Первым поднялся из-за стола Сережа. Он молча прошел в маленькую комнатку, где обычно делал уроки, и, расстегнув портфель, достал учебник по музыке. Затем взял ножницы, клей, карандаши, отыскал в тумбочке несколько старых газет и, стараясь не обращать на себя внимание, выскользнул из дома. Спрятав учебник под фуфайкой, прошел двор, огород и очутился на задах усадьбы. Здесь, почти у самого берега реки, стояла их баня, занесенная под стрехи высокими снежными наметами. Кое-как откинув от двери снег, малыш протиснулся внутрь предбанника. На черных тесаных стенах причудливой овечьей рогожей нависал ноздреватый куржак; тонко поскрипывали под ногами промороженные половицы, пахло давнишней гарью — из-за сильных морозов две недели баню не топили. Сережа включил свет и, разложив на полке газеты, принялся вырезать из учебника октавы. Когда клавиатура была готова, — склеил листки. Он очень боялся, что кто-нибудь по его следам нагрянет в баню, и потому чутко прислушивался к каждому шороху: «Засмеют с бумажным пианино… Вот, скажут, чудик, придумал же! Как это можно играть, не слыша музыку? А если еще в школе узнают, тогда хоть совсем не показывайся в поселке. Начнут дразнить, издеваться, позорить перед девчонками. Нет уж, пусть это будет только моей тайной...»

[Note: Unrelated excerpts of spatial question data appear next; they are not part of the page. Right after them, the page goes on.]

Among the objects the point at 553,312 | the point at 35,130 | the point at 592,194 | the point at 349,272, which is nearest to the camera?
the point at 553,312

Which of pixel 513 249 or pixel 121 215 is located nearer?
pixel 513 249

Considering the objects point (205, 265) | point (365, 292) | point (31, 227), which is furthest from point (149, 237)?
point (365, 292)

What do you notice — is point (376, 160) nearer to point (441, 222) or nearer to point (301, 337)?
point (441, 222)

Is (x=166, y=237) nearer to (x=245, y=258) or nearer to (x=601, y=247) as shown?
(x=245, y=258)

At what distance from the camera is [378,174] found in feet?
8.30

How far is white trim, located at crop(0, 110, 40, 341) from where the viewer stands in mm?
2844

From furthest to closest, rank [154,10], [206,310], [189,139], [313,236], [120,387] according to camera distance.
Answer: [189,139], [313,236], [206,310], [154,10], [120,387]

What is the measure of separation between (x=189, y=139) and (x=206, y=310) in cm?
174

Каждый день теперь, после занятий в школе, Сережа запирался в бане и «играл» на деревянной лавке. Со временем бумага изрядно поистерлась, поистрепалась и ему приходилось то и дело «ремонтировать» клавиатуру, но это вовсе не огорчало малыша. Главное — он не краснеет перед учительницей за неразученные задания.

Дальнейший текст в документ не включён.